Astrophysicists still don’t know exactly why supernovae explode, although they have a rough idea. First, the old iron core collapses under its own weight, which sends a shock wave blasting out through the rest of the star. But this shock alone would peter out, according to computer models. Current theories suggest that neutrinos expelled by the collapsing core provide the extra oomph the star needs to blow up. The idea is that free protons and neutrons near the shock front absorb the neutrinos and heat up, creating enough pressure behind the shock front to prevent it from dissipating. Instead, it speeds up and rips through the star supersonically. The force of the shock overcomes the core’s gravitational pull, and the outer layers of the star blow out into a huge shell of glowing gas.
Previous simulations in two and three dimensions have assumed the neutrinos equilibrate to a uniform temperature because more accurate representations would take too much computer power. Now Hans-Thomas Janka of the Max Planck Institute for Astrophysics in Garching, Germany, and his colleagues have used the most complete theoretical description of neutrinos in stars, called the time-dependent Boltzmann equation, in a two-dimensional supernova simulation. The two dimensions are the distance from the center and the stellar equivalent of latitude; the computer program assumes all longitudes to be identical.

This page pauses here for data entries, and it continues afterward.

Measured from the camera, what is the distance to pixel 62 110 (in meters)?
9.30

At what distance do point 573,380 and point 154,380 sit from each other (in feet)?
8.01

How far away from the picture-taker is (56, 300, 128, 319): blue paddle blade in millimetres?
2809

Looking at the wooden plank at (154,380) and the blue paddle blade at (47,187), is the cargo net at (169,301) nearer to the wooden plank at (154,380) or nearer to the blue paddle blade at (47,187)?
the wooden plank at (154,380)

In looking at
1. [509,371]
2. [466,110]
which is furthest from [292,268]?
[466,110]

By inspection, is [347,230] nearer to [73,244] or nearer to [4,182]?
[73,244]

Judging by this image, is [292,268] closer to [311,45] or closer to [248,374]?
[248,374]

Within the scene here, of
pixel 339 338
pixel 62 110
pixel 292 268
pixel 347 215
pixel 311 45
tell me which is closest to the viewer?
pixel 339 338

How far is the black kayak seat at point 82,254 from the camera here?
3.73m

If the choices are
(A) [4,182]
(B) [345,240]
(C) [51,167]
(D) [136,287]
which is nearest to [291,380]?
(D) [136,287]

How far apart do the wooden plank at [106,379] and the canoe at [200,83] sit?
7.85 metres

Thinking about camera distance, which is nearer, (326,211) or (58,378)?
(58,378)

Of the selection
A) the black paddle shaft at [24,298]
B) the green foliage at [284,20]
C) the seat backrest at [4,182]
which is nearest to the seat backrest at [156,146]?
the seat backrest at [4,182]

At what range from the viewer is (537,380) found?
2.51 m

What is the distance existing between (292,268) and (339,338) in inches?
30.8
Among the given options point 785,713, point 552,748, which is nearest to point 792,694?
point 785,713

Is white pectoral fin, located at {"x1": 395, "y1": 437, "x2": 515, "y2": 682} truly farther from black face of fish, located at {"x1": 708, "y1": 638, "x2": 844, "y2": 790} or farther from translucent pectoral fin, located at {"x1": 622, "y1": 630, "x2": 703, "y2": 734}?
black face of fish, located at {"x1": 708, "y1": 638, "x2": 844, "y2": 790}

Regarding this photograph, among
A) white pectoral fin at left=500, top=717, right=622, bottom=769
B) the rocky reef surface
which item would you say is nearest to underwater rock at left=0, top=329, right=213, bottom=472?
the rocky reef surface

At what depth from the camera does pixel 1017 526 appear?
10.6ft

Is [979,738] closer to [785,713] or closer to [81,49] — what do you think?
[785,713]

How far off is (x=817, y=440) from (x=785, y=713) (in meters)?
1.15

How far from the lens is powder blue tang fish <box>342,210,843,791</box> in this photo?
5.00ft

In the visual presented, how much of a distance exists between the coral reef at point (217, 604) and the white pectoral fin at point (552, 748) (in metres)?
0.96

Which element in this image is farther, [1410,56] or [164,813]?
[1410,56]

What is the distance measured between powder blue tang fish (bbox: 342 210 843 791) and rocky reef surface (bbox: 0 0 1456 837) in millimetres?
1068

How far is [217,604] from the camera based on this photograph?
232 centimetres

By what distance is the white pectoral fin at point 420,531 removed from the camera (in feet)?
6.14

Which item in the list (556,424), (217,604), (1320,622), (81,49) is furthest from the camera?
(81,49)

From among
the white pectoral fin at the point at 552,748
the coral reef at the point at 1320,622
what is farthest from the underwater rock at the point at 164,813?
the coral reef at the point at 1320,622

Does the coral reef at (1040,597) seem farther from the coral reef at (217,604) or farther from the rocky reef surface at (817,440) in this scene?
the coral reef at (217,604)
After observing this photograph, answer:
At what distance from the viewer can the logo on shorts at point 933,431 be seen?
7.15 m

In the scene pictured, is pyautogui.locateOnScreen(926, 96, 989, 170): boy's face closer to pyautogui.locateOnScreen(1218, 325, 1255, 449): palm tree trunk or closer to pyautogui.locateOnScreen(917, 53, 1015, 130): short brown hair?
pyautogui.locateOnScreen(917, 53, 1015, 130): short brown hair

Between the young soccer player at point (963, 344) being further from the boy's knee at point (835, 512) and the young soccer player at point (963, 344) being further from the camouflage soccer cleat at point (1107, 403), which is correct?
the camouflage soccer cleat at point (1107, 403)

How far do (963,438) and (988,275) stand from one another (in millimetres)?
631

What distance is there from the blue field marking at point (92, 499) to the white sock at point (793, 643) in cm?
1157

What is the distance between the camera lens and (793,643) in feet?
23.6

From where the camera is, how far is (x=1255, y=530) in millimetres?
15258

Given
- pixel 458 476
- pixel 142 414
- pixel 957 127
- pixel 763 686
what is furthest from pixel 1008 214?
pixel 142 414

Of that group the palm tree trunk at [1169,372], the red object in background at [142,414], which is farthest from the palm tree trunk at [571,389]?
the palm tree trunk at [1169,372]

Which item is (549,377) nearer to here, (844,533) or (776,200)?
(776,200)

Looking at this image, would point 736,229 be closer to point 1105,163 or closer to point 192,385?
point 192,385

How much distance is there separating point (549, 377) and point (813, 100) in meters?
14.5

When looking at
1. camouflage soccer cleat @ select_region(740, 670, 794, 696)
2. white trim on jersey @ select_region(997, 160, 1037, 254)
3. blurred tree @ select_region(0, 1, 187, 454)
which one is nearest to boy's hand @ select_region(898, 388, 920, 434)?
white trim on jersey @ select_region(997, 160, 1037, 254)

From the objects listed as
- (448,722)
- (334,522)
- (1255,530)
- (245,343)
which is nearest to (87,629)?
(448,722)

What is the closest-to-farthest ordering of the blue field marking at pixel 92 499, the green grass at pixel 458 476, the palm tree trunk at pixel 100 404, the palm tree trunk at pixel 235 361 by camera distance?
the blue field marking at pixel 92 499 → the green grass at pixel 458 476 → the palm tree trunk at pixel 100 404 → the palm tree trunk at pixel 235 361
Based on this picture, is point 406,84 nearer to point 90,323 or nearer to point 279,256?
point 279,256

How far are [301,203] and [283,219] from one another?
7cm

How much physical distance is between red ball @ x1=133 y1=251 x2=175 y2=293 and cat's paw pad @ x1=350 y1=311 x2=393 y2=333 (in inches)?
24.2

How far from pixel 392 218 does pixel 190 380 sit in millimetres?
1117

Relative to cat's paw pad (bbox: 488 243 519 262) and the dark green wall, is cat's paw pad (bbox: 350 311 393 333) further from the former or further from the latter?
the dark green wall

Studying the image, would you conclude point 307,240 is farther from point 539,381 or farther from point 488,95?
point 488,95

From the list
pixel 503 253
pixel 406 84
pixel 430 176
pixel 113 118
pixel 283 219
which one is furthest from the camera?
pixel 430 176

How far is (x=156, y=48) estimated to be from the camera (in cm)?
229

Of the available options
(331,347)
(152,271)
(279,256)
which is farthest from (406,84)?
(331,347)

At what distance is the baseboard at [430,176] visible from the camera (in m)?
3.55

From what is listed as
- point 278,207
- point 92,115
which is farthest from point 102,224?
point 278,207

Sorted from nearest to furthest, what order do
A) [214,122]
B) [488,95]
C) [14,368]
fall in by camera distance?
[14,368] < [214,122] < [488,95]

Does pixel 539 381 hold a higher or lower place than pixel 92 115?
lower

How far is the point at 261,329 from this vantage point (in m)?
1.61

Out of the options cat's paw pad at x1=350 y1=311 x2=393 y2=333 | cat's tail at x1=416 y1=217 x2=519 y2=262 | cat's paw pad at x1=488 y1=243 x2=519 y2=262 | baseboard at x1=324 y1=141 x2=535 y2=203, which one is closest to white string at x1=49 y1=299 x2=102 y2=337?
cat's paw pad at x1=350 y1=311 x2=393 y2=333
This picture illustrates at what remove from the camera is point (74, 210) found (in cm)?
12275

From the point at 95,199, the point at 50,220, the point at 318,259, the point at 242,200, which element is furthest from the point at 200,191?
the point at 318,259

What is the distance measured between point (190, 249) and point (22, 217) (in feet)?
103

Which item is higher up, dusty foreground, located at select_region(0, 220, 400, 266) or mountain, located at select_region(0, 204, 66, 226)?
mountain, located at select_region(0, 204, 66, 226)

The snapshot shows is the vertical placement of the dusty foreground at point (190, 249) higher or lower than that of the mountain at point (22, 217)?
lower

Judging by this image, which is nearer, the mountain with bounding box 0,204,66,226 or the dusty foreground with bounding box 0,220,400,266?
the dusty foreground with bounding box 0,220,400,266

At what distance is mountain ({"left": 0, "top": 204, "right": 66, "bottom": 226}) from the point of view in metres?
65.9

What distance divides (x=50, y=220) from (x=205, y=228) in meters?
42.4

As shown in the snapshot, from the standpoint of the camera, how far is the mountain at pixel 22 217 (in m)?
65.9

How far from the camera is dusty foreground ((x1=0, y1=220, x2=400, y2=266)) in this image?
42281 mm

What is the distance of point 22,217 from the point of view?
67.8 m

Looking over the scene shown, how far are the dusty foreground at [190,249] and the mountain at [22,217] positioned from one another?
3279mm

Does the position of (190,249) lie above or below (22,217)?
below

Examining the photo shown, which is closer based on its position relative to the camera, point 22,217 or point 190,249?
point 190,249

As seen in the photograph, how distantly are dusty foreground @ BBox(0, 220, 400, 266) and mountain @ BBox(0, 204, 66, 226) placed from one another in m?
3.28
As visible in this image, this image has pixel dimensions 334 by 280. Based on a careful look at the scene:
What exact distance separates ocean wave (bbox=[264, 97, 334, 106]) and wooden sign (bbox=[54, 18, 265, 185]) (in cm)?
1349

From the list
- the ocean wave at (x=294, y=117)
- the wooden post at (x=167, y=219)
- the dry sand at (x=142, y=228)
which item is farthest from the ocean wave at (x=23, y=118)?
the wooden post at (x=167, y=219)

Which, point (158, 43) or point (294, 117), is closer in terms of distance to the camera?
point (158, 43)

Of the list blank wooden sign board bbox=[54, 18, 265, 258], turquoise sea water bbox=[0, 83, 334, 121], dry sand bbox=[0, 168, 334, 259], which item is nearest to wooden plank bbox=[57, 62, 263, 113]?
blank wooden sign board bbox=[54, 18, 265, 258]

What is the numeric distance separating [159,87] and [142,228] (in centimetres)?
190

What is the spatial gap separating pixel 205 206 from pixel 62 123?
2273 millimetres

The simulation–one of the most computationally intensive calculations ever performed–ran on a German supercomputer. It allowed for convection and other fluid flows, and with such an accurate description of neutrinos, the researchers expected to see it detonate. Instead, the shock wave petered out, leaving only a black hole.
The failure to blow up suggests that physicists are missing something essential about neutrinos and nuclear physics, says Janka. He thinks the problem may be that in Earth-bound experiments neutrinos interact in a vacuum with a few protons, neutrons, or small nuclei, whereas a giant collapsing star contains superdense matter where nuclear particles may form exotic structures. These conditions could lead to unexpected neutrino behavior. Another missing piece may be magnetic effects. Very high fields are required to influence neutrino motion, but such fields might exist in supernovae.
Researchers are currently trying to observe neutrinos in dense matter environments like those within supernovae. Meanwhile, Janka and his colleagues at the Max Planck Institute are working on a three-dimensional supernova simulation they hope will be more complete.
“The riddle is over 50 years old and apparently the jury is still out,” quips Stan Woosely of the University of California at Santa Cruz. “Nature still does something very dramatic that we don’t understand.”